WORK INSTRUCTIONS:
Output the data in full. Keep every word exact and exclude the pictures.

[Items from a data source]
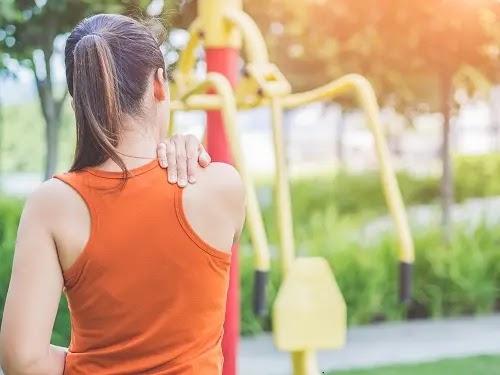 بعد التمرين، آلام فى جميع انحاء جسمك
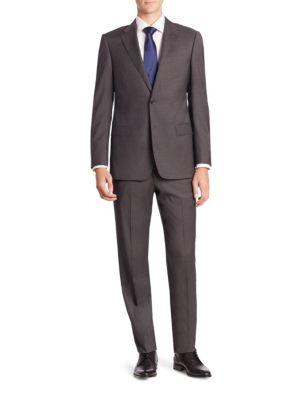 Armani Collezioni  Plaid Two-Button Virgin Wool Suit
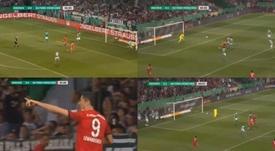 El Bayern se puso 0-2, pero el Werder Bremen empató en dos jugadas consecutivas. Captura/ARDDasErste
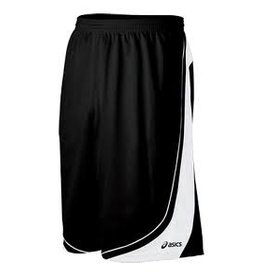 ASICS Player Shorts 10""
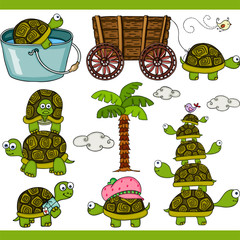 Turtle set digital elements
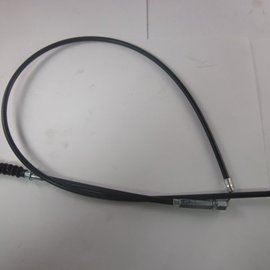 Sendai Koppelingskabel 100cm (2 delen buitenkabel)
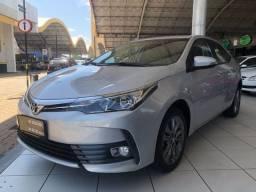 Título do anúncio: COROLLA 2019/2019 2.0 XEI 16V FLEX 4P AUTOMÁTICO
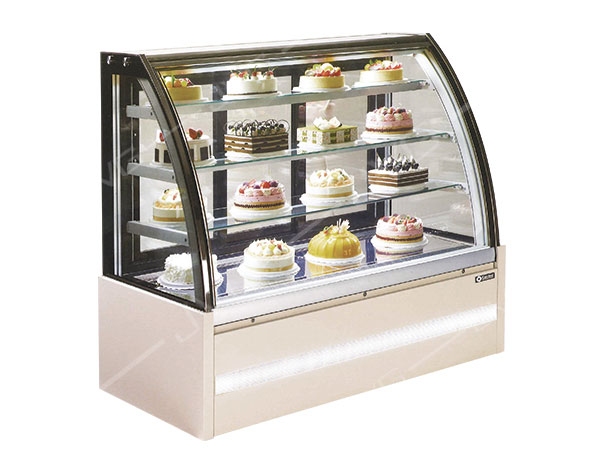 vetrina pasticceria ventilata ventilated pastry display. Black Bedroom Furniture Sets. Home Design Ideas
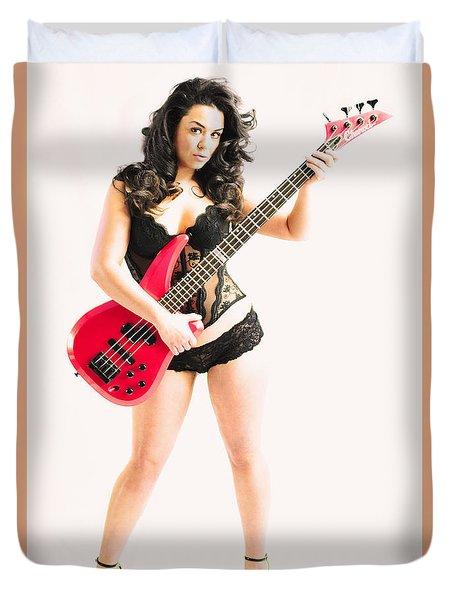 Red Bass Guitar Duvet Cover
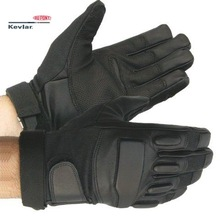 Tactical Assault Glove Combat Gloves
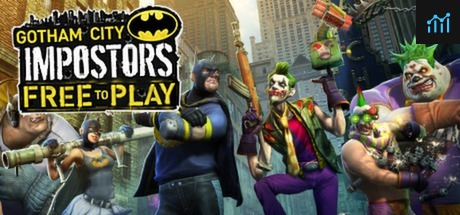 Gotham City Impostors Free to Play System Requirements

FINAL ANSWER:
 بعد التمرين، آلام فى جميع انحاء جسمك
 Armani Collezioni  Plaid Two-Button Virgin Wool Suit
 El Bayern se puso 0-2, pero el Werder Bremen empató en dos jugadas consecutivas. Captura/ARDDasErste
 ASICS Player Shorts 10""
 Turtle set digital elements
 Sendai Koppelingskabel 100cm (2 delen buitenkabel)
 Título do anúncio: COROLLA 2019/2019 2.0 XEI 16V FLEX 4P AUTOMÁTICO
 vetrina pasticceria ventilata ventilated pastry display. Black Bedroom Furniture Sets. Home Design Ideas
 Red Bass Guitar Duvet Cover
 Tactical Assault Glove Combat Gloves
 Gotham City Impostors Free to Play System Requirements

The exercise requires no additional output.